Selonda Aquaculture forced to go into receivership
Thirty-three years after its foundation and having been one of the Greek fish-farming sector’s biggest players, Selonda Aquaculture SA is about to pass into the hands of its creditors.
After months of negotiations with banks and several failed attempts to merge the firm with Dias Aquaculture and then Nireus, Selonda has come to an agreement with the banks that includes the capitalization of outstanding loans of 50 million euros and the issue of corporate bonds up to 105 million euros. It is believed that a later effort will be made to merge Selonda with Nireus, according to sources from both the latter and the credit sector.
The agreement to restructure Selonda is expected to be approved by an extraordinary general shareholders meeting on July 24, while a general outline regarding the future of the company will be presented at Thursday’s regular general shareholders meeting.
Among the issues on the agenda for July 24 will be a decrease in the firm’s share capital and a reduction of the nominal value of every existing share with voting rights in order to offset accumulated losses and/or create a special cash reserve of the same amount. Then the share capital will be increased with the capitalization of outstanding bank loans, cash injections by one or more strategic investors, the issue of new common shares and the abolition of existing shareholders’ preferential rights.
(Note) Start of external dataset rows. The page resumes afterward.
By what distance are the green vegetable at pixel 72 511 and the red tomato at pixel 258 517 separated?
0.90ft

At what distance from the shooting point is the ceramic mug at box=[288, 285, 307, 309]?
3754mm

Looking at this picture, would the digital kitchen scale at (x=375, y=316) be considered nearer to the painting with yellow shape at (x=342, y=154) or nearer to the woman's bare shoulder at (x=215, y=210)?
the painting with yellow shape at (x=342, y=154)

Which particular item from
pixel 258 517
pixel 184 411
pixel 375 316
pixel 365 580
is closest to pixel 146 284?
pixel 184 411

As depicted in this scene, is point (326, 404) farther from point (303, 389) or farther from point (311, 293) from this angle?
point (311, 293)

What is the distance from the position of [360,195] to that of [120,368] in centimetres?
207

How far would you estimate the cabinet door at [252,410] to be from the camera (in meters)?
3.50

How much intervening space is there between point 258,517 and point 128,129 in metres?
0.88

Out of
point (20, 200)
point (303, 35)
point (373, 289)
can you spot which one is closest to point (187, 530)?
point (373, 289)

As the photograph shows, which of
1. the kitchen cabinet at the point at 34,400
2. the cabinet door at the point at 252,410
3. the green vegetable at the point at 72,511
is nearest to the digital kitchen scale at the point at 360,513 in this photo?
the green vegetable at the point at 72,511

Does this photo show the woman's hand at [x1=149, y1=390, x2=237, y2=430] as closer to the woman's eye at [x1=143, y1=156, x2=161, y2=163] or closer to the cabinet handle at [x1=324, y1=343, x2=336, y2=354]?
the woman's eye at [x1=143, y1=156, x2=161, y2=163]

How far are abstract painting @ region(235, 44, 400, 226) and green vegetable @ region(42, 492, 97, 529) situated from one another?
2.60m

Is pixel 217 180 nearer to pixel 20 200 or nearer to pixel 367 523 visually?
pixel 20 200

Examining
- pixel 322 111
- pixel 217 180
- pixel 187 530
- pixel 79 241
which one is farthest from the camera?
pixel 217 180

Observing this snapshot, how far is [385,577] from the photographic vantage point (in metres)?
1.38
After the restructuring, the holdings of the banks that currently own 21.09 percent of Selonda will exceed 70 percent. It remains unknown whether the other major shareholders will continue to have a stake in the company: They are Kakha Bendukidze, the head of Dutch fund Linnaeus Capital Partners, with 19.05 percent, Georgios Grippiotis with 13.14 percent, and Marven Enterprises Company Ltd with 9.25 percent.
Within this month the other major player in the fish-farming sector, Nireus, is also expected to reach an agreement with the banks. Sources say the plan is for loans of 50-60 million euros to be transformed into company shares, resulting in the reduction of stakes held by Bendukidze and Aristidis Belles to between 5 and 8 percent.